Lektorat: Johann Auer

ISBN e-book (Teil I): 978-3-99200-243-6

Inhalt

Prolog

Kapitel 1

Kapitel 2

Kapitel 3

Kapitel 4

Prolog

Der Schwarzsee ist oval, gleicht einer Ellipse mit Ausbuchtungen, die lange Achse fünf Kilometer, die kurze drei. Ringsum Berge, der Wald reicht bis ans Ufer. An einem Ende eine Insel, tausend Meter vom Ufer entfernt. Zugang zum See nur von Westen über eine schmale Straße. Auf dieser Seite und im Süden ist das Ufer flach. Da gibt es Ferienhäuser. Bootshäuser. Dieses Wasser erscheint fast immer schwarz. Es ist kalt, das ganze Jahr über.

Der See ist bis zu siebzig Meter tief. Am Grund liegen Baumstämme, die die Bäche bei Hochwasser und Murbruch hineinspülen; sie halten sich dort Jahrhunderte, weil in den untersten Wasserschichten der Sauerstoff fehlt. Wer im See ertrinkt, hat gute Chancen, nie mehr aufzutauchen, in den Leichen wird die Gasbildung unterdrückt, dann fehlt der Auftrieb. Der See gibt seine Opfer nicht mehr her.
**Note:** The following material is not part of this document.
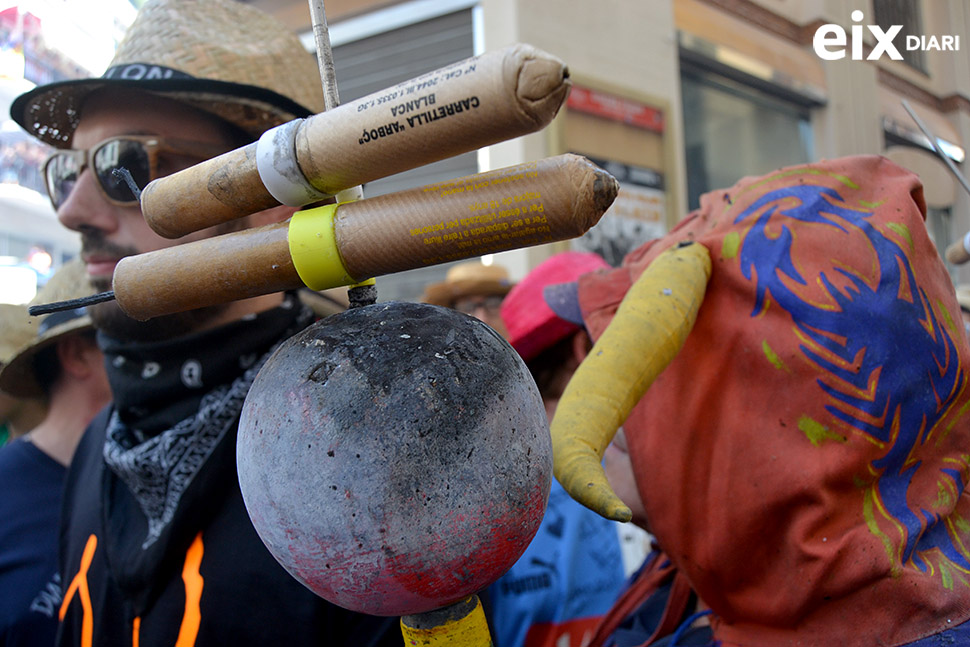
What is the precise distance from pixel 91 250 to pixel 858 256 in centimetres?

Diese bedauerlichen physikalischen Gegebenheiten waren früher nicht bekannt, das Verschwinden von Personen wurde mit dem Übernatürlichen erklärt. Die mythogene Schaffenskraft des Volkes hat eine andere Erklärung gefunden: Vor Urzeiten habe sich ein Einsiedler am flachen jenseitigen Ufer eine Klause samt Kapelle gezimmert und dort ein Leben frommer Exerzitien geführt. Den Fischern, durch den natürlichen Reichtum des Sees übermütig und gottlos geworden, habe das nicht gepasst – das Geläute habe die Fische vertrieben –, weshalb sie eines unheiligen Abends hinübergefahren seien, den Klausner aus seiner Klause gezerrt, ihm die Glocke aus der Kapelle an die Beine gebunden und ihn dann in der Mitte des Sees ins Wasser geworfen hätten. Ab und zu höre ein einsamer Fischer oder Wanderer gegen Abend die Glocke aus der schwarzen Tiefe herauftönen und erschauere, ist der hohle Ton doch untrügliches Zeichen eines kommenden Personenverlustes. Tage, maximal ein paar Wochen später verschwindet dann jemand im See.
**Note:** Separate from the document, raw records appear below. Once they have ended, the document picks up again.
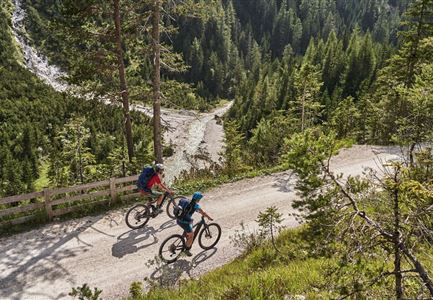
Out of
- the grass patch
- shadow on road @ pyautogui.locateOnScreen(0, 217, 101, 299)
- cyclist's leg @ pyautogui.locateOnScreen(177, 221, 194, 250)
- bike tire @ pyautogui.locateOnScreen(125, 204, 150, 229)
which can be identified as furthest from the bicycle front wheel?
shadow on road @ pyautogui.locateOnScreen(0, 217, 101, 299)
Und taucht nie wieder auf.

Adolf Segner hat die Mitte des Schwarzsees erreicht und stoppt sein neues Aluboot. Er zieht die Ruder ein, macht allerdings keine Anstalten zu fischen. Stattdessen zieht er ein optisches Gerät aus der Tragetasche und beginnt, den See zu beobachten. Es ist inzwischen völlig dunkel geworden, Adolf schaut nicht durch ein normales Fernglas, sondern durch ein Nachtsichtgerät.
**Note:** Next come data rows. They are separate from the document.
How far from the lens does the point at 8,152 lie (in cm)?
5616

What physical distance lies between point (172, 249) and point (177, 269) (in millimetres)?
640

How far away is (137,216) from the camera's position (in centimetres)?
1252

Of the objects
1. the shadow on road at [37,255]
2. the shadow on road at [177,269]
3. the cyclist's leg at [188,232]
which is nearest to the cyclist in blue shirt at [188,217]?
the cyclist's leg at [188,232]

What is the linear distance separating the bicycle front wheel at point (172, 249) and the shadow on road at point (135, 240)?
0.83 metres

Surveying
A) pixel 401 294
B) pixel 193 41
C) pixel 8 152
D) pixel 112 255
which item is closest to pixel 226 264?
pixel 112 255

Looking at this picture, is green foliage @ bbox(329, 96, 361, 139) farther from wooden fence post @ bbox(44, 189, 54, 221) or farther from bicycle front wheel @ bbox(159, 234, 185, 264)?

Segner schwenkt seine Sehhilfe von links nach rechts, dann wieder zurück, immer hin und her, etwa einen Viertelkreis beschreibend. Er scheint den See selber abzusuchen, nicht das gegenüberliegende Ufer – etwa, um dort kopulierende Paare zu bespannen. Es ist außerdem Anfang September und zu kühl für so etwas. Nein, Adolf beobachtet die Oberfläche des Sees. Er ist allein.

So sah auch niemand, was Adi Segner zugestoßen ist. Hinterher war die verbreitetste Theorie: Herzinfarkt. Wieso er dann drei Tage später an einem Steilufer im Wasser trieb, erklärt die Infarkttheorie nur unzureichend; bei so einem Ereignis brechen die Leute an Ort und Stelle zusammen, in Adis Fall also im Boot, wie kam er ins Wasser? Und wieso trieb das Boot, das natürlich schon am nächsten Morgen entdeckt wurde, kieloben? Weil er, um Luft ringend, auf das Dollbord gesprungen und so das Gefährt zum Kentern gebracht hat. Hieß es. Wieso hat diese einigermaßen abenteuerliche Konstruktion jemand geglaubt? Weil, das muss man zugeben, bei der Obduktion ein reinrassiger Infarkt gefunden wurde. Allerdings hatte Adolf Segner etwas Wasser in der Lunge. Er muss also noch lebend in den See gelangt sein, gewissermaßen, als das arme Herz zu schlagen aufhörte, mit dem letzten Schnaufer noch das Wasser des Schwarzsees eingesogen haben, der arme Kerl.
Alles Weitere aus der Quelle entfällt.